Interview with data scientist and top Kaggler, Mr. Steve Donoho

Kunal Jain Last Updated : 21 Aug, 2015
6 min read

It’s our pleasure to introduce top data Scientist (as per Kaggle), Mr. Steve Donoho, who has generously agreed to do an exclusive interview for Analytics Vidhya. Steve is living a dream which most of us think of! He is founder and Chief data Scientist at Donoho Analytics Inc., tops Kaggle ranking for data scientists and chooses his areas of interest.

Prior to this, he worked as Head of Research for Mantas and as Principal for SRA International Inc. On the education front, Steve completed his graduation from Purdue University followed by a M.S. And Ph.D. From Illinois University. His interest and work include an interesting mix of problems in areas of Insider trading, Money Laundering, Excessive mark up and customer attrition.

On a personal front, Steve likes trekking and playing card and board games with his family (Rumikub, Euchre, Dutch Blitz, Settlers of Catan, etc.).

Interview with data scientist and top Kaggler, Mr. Steve Donoho1

Kunal: Welcome Steve!

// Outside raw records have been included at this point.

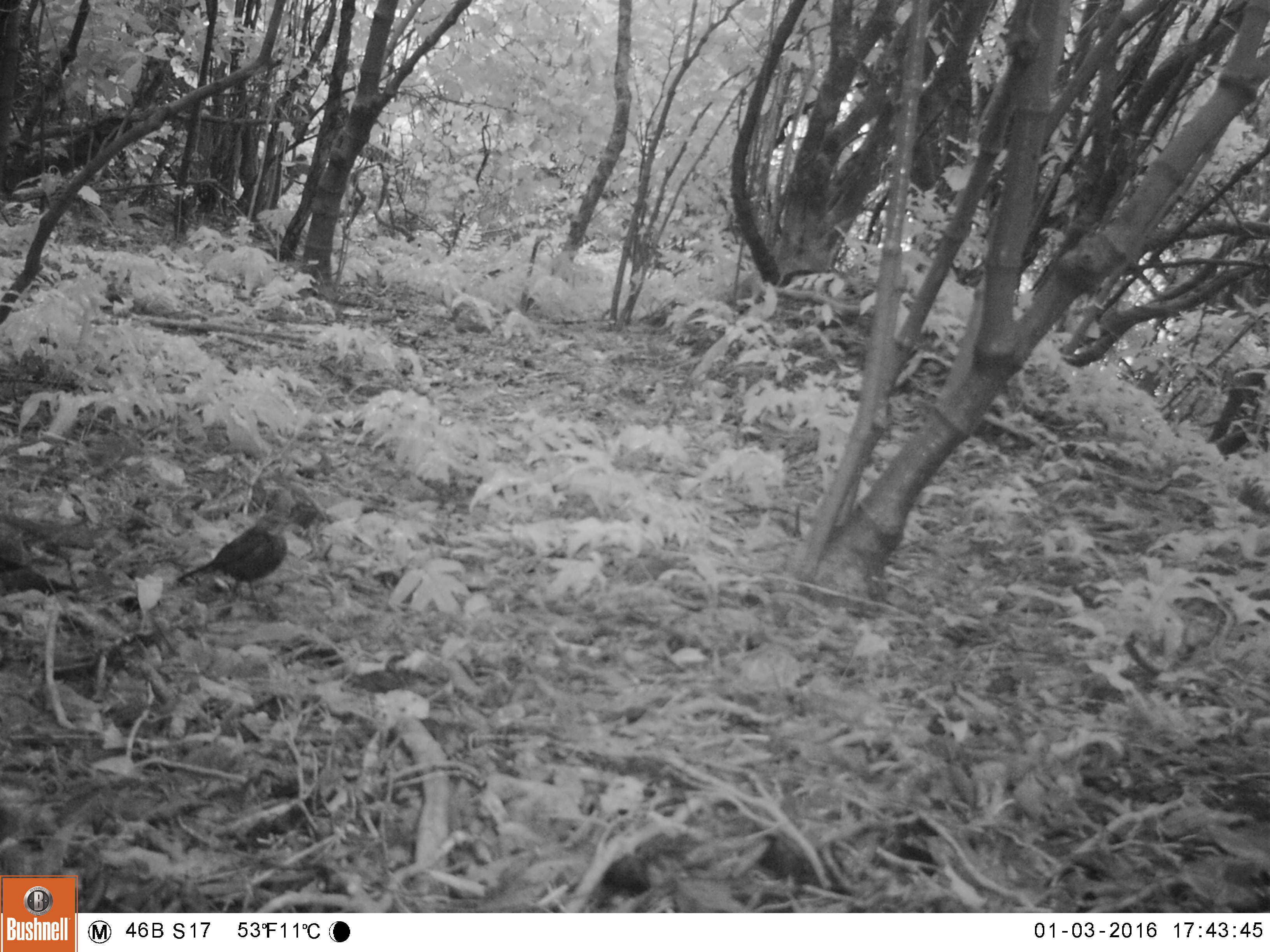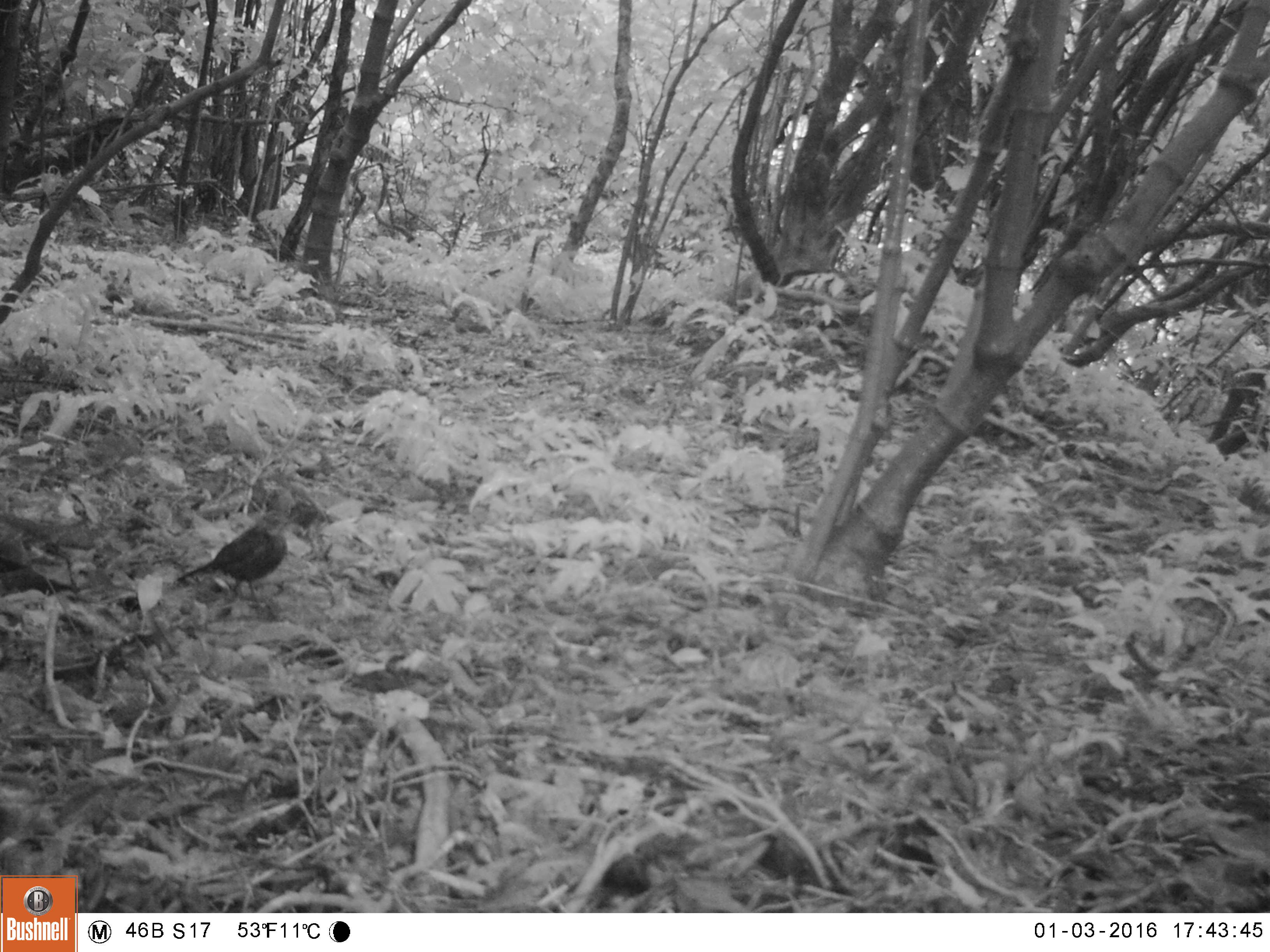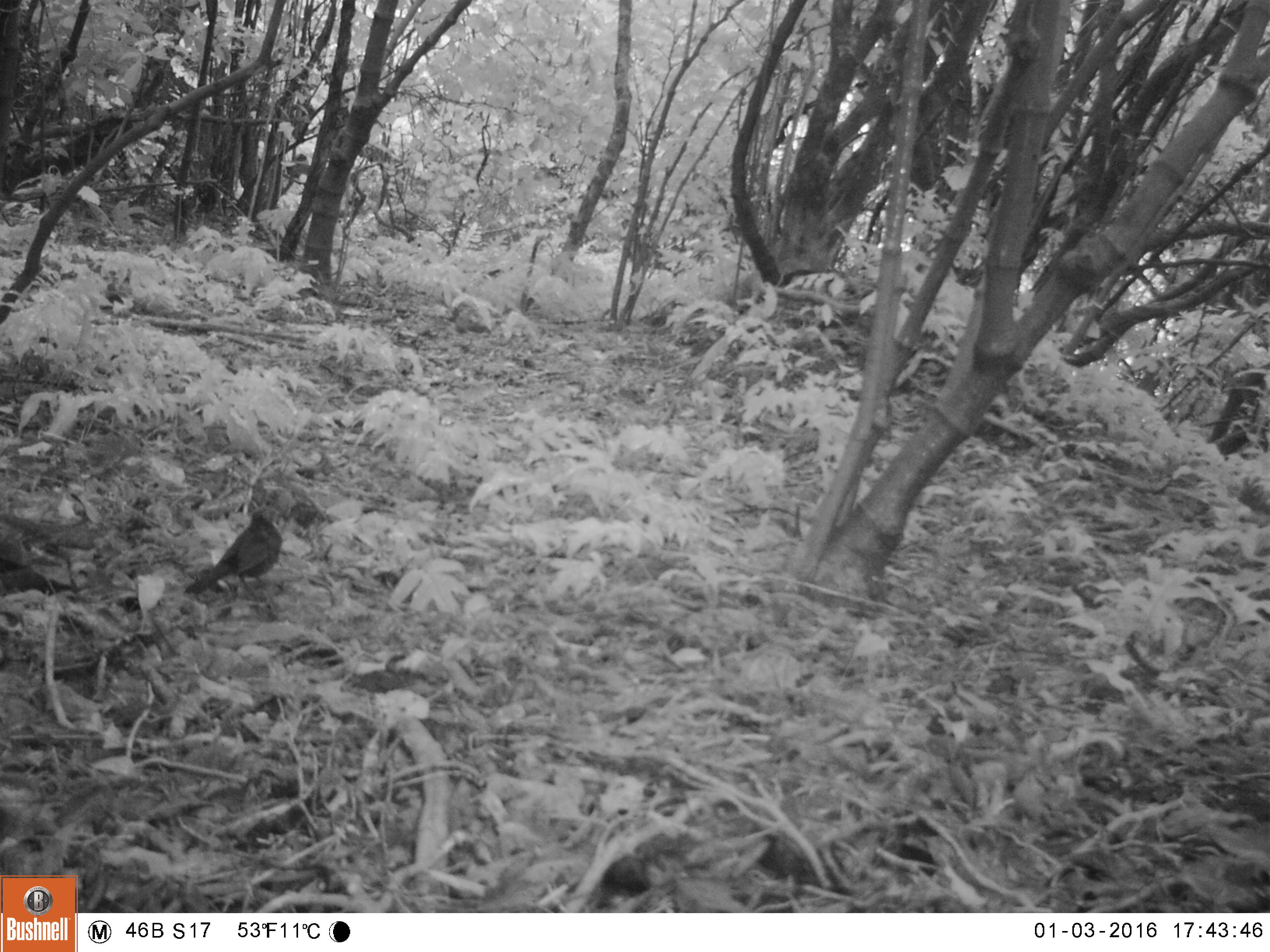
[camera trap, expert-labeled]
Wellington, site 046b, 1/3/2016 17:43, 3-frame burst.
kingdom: Animalia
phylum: Chordata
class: Aves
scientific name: Aves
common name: bird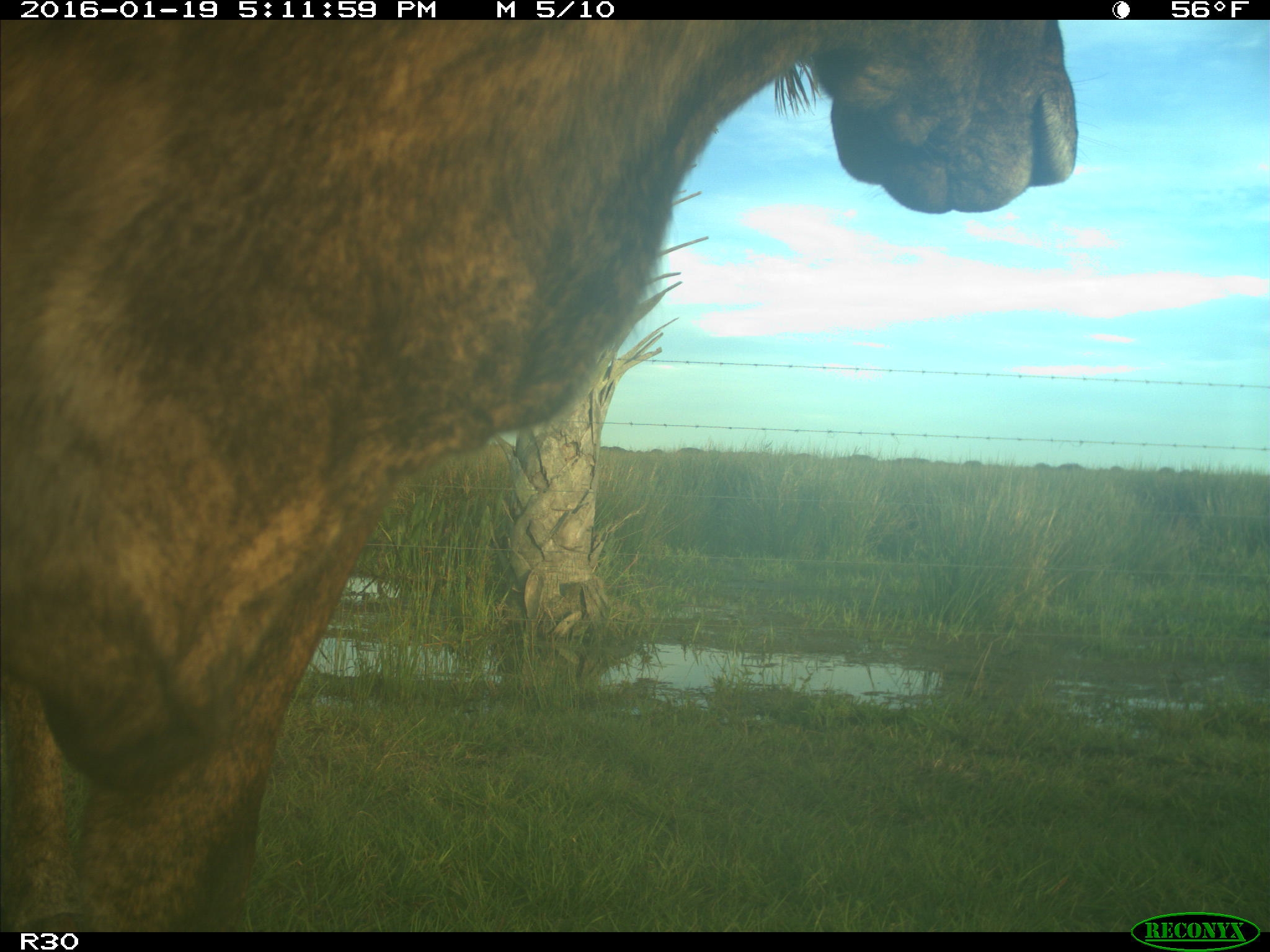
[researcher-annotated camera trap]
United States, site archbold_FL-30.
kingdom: Animalia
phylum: Chordata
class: Mammalia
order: Artiodactyla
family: Bovidae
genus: Bos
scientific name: Bos taurus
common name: domestic cow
Bos taurus (domestic cow).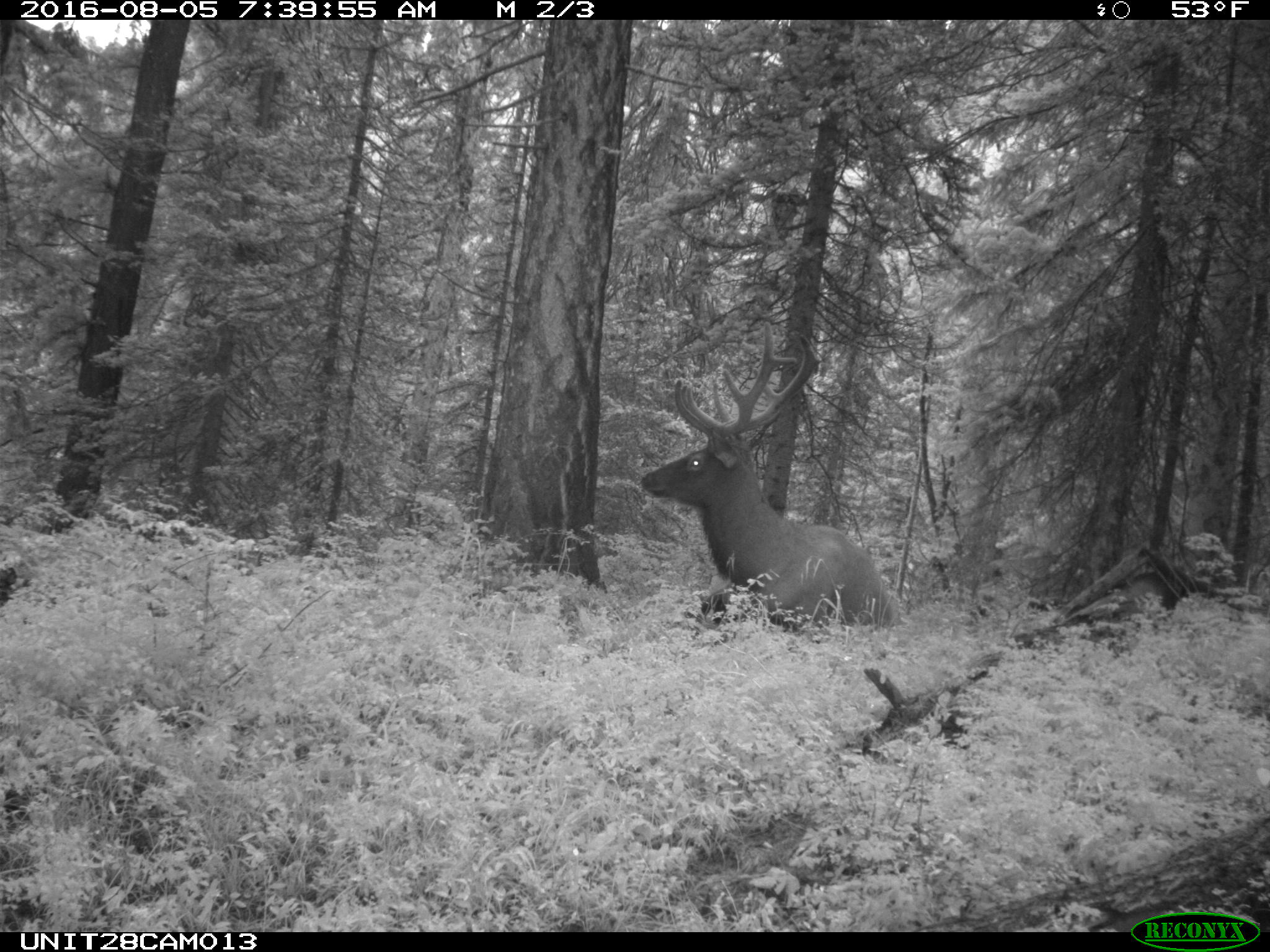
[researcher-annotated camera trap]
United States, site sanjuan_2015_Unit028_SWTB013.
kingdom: Animalia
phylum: Chordata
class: Mammalia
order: Artiodactyla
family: Cervidae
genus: Cervus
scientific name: Cervus elaphus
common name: red deer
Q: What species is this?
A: Cervus elaphus (red deer).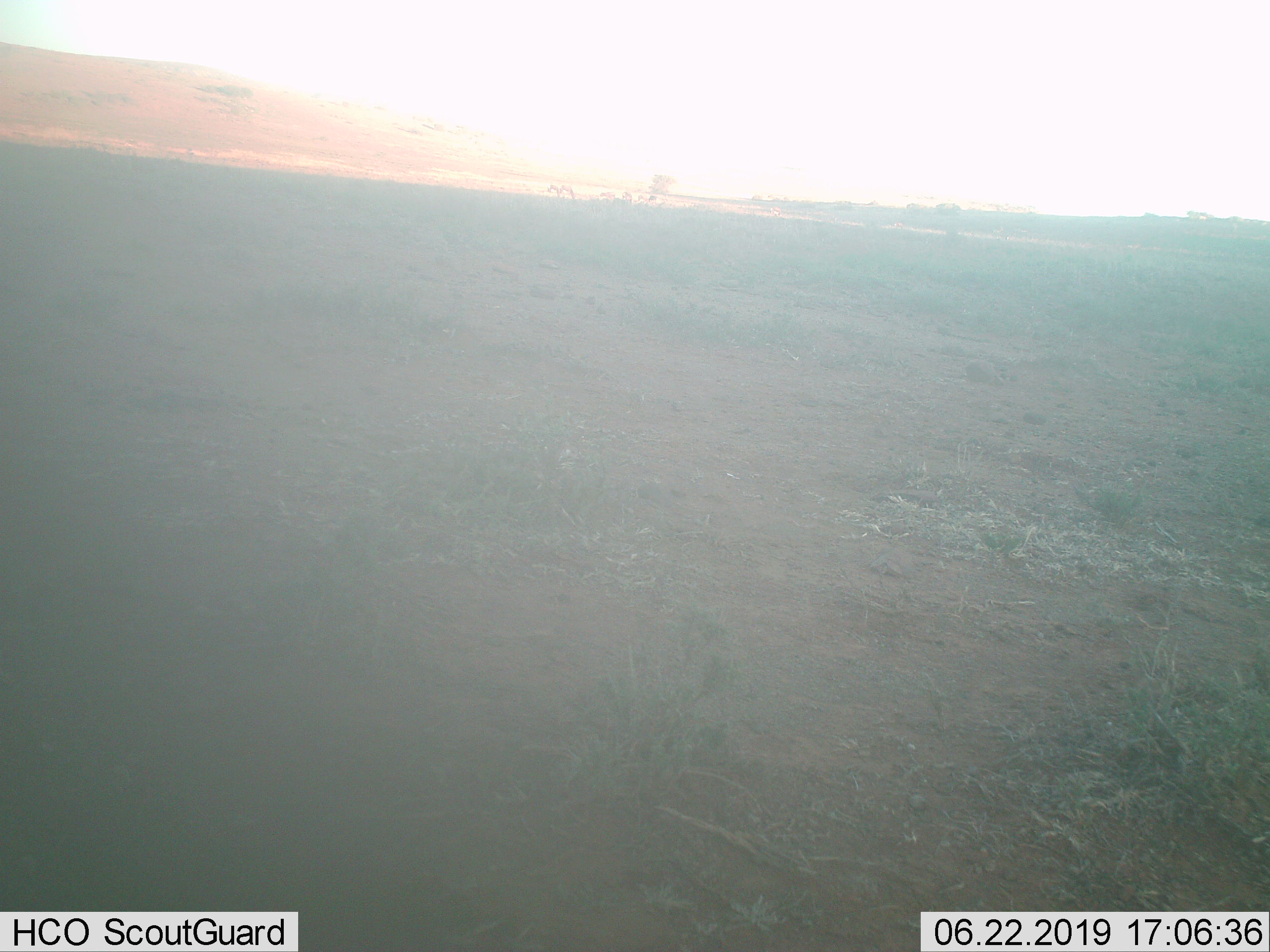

Thanks for accepting the offer to share your knowledge with our audience of Analytics Vidhya. Kindly tell us briefly about yourself and your career in Analytics and how you chose this career.

Steve: When I was in grad school, I was good at math and science so everyone told me, “You should be an engineer!”  So I got a degree in computer engineering, but I found that designing computers was not so interesting to me. I found what I really loved to do was to analyze things and to use computers as a tool to analyze things. So for any young person out there who is good at math and science, I recommend you ask yourself, “Do I love to analyze things?”  If so, a career as a data scientist may be the thing for you. In my career, I have mainly worked in financial services because data abounds in the financial services world, and it is a very data-driven industry.  I enjoy looking for fraud because it gives me an opportunity to think like a crook without actually being one.

 

Kunal: So, how and when did you start participating in Kaggle competitions?

Steve: I found out about Kaggle a couple years ago from an article in the Wall Street Journal.  The article was about the Heritage Health Prize, and I worked on that contest. But I was quickly drawn into other contests because they all looked so interesting.

 

Kunal: How frequently do you participate in these competitions and How do you choose which ones to participate?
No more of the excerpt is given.